First of all, stop what you’re doing now and go buy this book. If you’re a parent, you need to read this. If you’re not a parent but you’re a Christian, you need to read this. We need to be constantly reminded of the gospel and so I want you to stop reading this book review and go buy the book.
Ok, now that we’ve gotten that out of the way, let me say first of all that I appreciate the message in this book and the sincerity of the messengers. Elyse Fitzpatrick and Jessica Thompson, a Christian mother and daughter, did not write this book to give a method or set of steps to improving your child’s behavior. If you’re looking for Twenty Ways to Change your Kid in Twenty Days you are going to be sorely disappointed. In fact, if I had to summarize the book’s message in one sentence, it would be this: Believe the gospel and preach it to your kids.
So often as parents we just want our kids to behave—in my case, I just want quiet. We focus on encouraging good behaviors and punishing bad behaviors and, as the book points out, this kind of training is necessary and has its place. However, what most of us tend to do as parents is focus on doing good and not doing bad as a goal as if it’s the be all end all of existence. In contrast, the gospel tells us the exact opposite. The gospel tells us that we are lost, sinful, and wretched and could never do anything good enough, let alone good. The fires of hell will burn for all eternity all around many good, moral people who showed up on time for work, never talked back to authority, helped little old ladies across the street. If all we do is teach our kids to be good, or worse, to feign goodness when someone is looking, we have failed our children and failed God in the calling He has given us as parents.
Rather, as the authors point out, we should look at our children’s misbehavior and recognize our own sinful heart and open rebellion against our heavenly Father. Further, we should use those opportunities to encourage our kids to see their own sinful heart and remind them that their sin condemns them before God but that God loved us. Because God loved us, He sent a Savior, Someone to rescue us from our sin. This is not to say that we don’t discipline our children and correct them when they misbehave, but rather that we don’t just stop there.
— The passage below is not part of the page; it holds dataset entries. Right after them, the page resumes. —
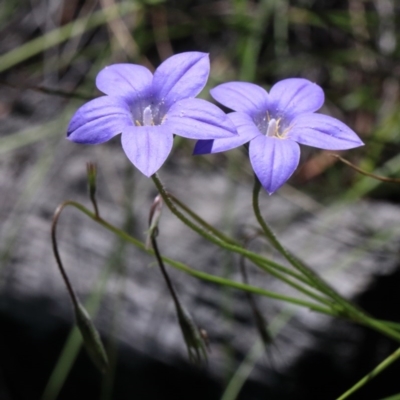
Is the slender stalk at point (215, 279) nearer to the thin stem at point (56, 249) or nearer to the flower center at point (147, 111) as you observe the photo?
the thin stem at point (56, 249)

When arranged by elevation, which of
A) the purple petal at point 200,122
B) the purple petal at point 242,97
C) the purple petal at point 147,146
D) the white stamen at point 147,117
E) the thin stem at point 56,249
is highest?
the purple petal at point 242,97

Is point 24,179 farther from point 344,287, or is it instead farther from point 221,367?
point 344,287

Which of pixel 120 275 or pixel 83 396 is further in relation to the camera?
pixel 83 396

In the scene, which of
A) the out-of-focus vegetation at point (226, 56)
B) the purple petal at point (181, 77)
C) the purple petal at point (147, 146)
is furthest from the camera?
the out-of-focus vegetation at point (226, 56)

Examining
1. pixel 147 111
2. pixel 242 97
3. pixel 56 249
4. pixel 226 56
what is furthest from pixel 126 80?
pixel 226 56

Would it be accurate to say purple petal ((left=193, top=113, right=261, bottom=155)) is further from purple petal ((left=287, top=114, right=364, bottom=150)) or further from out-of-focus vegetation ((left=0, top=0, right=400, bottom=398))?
out-of-focus vegetation ((left=0, top=0, right=400, bottom=398))

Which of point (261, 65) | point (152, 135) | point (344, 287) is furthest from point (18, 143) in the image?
point (152, 135)

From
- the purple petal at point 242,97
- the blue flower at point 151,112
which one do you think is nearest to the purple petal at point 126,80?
the blue flower at point 151,112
We need to preach the gospel to ourselves and our children and using their own sin to remind them of their need for a Savior is a great way to do just that.
In short, I would recommend this book to anyone for that very reason—these ladies explain the gospel clearly and remind the reader of the depths of human sin. They also explain effectively the dangers of moralism. Those are two lessons no Christian can hear too often.